Eteignez un panneau, sauvez un enfant

Il va faire tout noir et cela n’est pas arrivé en France depuis des temps anciens. Le pays s’interroge sur l’imprévision qui nous y a conduits. On ne fera pas grief à cet exécutif de ne pas avoir directement anticipé la guerre, source la plus immédiate des tensions énergétiques, mais les choix de l’« Etat-stratège » interrogent lourdement sur ses capacités. Songez qu’en mars 2019, alliant la grâce et la fermeté à un cruel manque de vision, Brune Poirson annonçait encore que « l’objectif [était] de fermer 14 réacteurs nucléaires d’ici 2035 ». Et voilà que, fermée en mars, la centrale à charbon de Saint-Avold a réouvert en novembre. Beau résultat. Bien sûr, au pied du mur, la France, qui connaît ses classiques, ne devrait pas « abdiquer l’honneur d’être une cible » (acte 4, scène 4) face à une Russie qui mène une guerre sans honneur, mais si gouverner, c’est prévoir et faute d’y être donc parvenu dans le passé, il faudrait s’atteler à bien gouverner aujourd’hui.

Or c’est le front social qui risque de se plisser. Car le ministre Pap Ndiaye vient d’annoncer qu’il n’y aurait pas école le matin en cas de délestages.
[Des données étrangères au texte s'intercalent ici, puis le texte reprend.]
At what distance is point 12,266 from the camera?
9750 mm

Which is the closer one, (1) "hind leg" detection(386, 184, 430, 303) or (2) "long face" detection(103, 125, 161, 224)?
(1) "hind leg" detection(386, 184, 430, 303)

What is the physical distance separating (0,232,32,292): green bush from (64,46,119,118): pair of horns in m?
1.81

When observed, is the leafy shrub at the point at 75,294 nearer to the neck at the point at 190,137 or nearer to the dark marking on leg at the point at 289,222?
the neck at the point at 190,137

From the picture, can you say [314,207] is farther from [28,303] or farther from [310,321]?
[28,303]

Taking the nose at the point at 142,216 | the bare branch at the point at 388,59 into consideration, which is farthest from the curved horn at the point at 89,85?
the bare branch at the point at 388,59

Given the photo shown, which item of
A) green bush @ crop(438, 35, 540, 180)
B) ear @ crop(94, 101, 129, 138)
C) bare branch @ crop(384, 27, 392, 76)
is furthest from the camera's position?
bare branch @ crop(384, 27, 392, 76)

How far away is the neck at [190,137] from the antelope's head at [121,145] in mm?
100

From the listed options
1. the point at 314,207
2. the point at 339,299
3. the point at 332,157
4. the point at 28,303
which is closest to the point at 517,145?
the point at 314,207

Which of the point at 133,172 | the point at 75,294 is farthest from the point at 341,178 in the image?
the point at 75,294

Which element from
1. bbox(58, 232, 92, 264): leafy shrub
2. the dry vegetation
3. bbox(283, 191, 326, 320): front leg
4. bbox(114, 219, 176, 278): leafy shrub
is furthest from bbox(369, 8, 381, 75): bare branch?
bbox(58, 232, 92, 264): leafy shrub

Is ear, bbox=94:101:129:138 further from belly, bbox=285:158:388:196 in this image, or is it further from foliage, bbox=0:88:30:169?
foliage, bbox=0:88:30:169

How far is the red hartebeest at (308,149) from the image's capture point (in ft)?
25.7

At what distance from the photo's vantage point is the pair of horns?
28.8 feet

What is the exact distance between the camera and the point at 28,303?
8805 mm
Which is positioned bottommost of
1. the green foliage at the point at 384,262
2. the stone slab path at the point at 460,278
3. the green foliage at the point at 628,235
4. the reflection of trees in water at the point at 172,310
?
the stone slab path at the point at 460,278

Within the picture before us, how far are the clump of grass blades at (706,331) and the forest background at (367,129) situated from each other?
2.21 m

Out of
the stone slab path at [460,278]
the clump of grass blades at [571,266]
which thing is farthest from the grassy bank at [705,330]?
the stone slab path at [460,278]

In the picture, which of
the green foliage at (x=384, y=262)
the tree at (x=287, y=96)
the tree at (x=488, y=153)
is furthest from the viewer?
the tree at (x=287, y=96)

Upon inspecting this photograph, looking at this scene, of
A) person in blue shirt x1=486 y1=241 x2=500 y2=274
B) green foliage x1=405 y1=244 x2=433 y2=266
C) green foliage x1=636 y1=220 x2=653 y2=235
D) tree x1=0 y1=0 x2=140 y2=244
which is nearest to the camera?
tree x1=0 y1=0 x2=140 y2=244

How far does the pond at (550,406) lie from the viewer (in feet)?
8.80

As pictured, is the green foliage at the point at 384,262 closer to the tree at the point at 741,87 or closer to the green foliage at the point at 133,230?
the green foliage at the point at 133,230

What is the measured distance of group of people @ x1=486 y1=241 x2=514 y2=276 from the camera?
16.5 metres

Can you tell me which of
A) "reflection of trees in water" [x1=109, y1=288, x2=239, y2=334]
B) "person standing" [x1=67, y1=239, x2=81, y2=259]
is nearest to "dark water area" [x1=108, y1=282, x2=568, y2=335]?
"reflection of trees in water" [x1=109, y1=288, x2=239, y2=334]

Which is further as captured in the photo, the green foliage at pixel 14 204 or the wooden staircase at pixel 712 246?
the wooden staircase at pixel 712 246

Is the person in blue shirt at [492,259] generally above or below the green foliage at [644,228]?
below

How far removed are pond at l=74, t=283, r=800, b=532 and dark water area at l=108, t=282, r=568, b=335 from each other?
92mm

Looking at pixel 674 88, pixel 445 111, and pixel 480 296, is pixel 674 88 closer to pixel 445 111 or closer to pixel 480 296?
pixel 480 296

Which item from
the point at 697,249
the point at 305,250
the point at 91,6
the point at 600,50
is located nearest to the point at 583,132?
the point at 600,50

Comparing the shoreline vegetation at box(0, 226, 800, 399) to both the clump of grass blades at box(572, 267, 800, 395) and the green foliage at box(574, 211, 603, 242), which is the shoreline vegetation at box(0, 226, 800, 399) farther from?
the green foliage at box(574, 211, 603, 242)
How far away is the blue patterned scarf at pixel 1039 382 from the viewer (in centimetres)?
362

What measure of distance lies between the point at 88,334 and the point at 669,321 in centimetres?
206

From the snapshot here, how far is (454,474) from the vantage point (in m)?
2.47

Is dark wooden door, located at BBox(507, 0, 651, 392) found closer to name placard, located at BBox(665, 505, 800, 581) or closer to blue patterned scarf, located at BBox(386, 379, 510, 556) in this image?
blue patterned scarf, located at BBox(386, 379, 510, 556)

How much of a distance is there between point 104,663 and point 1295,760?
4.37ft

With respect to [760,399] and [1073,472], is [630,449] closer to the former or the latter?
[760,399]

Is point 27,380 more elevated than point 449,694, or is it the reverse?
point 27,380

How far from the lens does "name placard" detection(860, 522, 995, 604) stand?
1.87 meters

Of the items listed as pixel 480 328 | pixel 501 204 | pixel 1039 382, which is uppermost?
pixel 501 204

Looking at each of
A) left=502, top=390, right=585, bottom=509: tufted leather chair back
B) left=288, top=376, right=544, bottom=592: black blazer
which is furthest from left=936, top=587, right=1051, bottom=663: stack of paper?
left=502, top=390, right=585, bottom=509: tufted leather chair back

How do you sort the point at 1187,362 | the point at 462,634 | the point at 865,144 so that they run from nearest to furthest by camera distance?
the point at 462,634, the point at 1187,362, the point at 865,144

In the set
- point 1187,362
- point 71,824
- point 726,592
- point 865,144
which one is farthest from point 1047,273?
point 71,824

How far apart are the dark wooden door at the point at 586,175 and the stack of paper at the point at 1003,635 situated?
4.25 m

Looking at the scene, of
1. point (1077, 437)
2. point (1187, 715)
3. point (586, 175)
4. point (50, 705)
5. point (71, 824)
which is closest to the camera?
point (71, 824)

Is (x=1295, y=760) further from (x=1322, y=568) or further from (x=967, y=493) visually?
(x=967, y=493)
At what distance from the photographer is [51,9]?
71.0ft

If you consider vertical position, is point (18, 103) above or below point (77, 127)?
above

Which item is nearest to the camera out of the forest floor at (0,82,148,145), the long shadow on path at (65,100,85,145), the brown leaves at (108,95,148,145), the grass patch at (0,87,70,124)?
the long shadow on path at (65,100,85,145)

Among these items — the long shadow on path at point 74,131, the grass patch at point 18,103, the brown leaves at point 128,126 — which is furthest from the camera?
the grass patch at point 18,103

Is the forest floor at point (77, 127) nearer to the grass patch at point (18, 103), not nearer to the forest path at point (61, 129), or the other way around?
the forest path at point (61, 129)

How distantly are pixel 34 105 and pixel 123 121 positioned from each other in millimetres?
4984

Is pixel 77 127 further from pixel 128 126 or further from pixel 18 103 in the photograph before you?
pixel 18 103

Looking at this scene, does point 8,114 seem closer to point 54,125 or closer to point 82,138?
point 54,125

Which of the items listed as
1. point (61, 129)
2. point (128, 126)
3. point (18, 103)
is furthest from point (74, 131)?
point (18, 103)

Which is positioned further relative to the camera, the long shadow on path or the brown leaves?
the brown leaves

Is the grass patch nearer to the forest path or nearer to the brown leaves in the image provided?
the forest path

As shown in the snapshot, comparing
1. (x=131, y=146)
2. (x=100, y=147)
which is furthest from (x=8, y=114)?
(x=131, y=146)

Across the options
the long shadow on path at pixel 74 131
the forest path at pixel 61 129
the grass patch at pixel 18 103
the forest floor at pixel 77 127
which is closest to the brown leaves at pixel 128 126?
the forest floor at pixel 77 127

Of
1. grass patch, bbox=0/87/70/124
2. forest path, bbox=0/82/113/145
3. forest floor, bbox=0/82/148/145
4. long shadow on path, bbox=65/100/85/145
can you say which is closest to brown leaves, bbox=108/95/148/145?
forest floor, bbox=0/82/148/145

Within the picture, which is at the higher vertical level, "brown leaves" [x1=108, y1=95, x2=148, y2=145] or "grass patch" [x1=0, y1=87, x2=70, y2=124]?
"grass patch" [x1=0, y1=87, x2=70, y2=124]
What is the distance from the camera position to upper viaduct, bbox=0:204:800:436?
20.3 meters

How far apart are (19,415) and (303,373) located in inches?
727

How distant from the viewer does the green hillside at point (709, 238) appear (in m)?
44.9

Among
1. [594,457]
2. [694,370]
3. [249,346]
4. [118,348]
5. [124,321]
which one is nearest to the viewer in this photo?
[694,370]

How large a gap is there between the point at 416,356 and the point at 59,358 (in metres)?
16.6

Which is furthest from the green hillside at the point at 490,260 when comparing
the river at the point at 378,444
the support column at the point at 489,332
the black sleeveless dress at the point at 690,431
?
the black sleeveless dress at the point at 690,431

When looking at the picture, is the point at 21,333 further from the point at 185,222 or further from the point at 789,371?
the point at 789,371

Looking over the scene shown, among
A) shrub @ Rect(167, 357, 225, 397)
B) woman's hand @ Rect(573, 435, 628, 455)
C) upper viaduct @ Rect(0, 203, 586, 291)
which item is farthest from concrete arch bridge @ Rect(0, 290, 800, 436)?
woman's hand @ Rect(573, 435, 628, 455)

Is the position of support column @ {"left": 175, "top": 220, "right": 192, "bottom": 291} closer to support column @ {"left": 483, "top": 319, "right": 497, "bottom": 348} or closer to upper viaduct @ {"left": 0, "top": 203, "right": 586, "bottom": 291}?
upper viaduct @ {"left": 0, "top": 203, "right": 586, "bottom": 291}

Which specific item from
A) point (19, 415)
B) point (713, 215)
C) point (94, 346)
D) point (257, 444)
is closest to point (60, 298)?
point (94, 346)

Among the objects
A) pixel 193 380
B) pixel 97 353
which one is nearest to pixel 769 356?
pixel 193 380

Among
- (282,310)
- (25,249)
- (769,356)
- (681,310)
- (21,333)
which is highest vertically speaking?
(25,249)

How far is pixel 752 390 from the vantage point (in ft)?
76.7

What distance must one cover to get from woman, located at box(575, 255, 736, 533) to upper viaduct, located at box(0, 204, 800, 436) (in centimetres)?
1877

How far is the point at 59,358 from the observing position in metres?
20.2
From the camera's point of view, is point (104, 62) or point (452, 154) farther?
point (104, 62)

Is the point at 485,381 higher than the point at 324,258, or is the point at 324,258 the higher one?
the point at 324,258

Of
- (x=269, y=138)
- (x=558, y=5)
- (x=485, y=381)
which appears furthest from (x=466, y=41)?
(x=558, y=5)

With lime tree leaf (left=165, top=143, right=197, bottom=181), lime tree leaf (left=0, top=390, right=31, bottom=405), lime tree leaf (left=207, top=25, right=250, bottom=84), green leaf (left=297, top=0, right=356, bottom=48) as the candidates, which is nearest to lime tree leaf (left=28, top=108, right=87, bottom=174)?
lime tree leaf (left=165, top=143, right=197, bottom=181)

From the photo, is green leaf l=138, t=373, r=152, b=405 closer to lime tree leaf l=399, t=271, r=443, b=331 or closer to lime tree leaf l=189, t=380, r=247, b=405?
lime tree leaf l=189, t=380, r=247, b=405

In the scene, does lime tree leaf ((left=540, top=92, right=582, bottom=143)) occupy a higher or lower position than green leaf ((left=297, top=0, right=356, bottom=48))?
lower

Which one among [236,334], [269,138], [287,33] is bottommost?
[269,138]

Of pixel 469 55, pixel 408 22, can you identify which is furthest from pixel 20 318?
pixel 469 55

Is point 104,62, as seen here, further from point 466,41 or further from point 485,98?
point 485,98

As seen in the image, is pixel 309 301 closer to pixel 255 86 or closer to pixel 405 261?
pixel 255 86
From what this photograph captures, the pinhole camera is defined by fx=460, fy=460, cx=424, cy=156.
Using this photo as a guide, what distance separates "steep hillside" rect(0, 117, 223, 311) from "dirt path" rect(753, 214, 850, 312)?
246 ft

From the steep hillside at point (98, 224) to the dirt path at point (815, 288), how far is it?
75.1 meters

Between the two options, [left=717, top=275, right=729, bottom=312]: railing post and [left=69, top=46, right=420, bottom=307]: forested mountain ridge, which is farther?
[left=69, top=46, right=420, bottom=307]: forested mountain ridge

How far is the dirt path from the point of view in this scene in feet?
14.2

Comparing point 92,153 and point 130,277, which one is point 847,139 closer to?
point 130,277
La verticalité brute de cette décision, dans le style le plus académique, contraste avec les atermoiements du pouvoir sur un point symbolique : l’extinction des panneaux publicitaires. Le gouvernement l’a décidée, par un décret du 5 octobre 2022. Sauf dans les aéroports. Et sauf dans les gares. Et seulement la nuit. Entre 1h et 6h du matin.

Les enseignants et les parents, déjà contraints de s’organiser dans la précipitation pour la garde de leurs enfants, pourraient concevoir des idées sombres face aux panneaux lumineux dont chaque exemplaire consomme autant que leur propre ménage. On les comprendrait, tant la collision de ces deux décisions laisse penser que l’on sacrifie moins facilement l’activisme économique immédiat que l’éducation de nos enfants, l’avenir de ce pays. Quand on pense, pour faire bonne mesure, que les délestages concerneront moins la région parisienne, avec ses panneaux par milliers et ses enfants scolarisés, alors ce sont « les oubliés, les trop loin de Paris » (que chante Gauvain Sers) qui entreront dans la danse, leurs enfants sur les bras.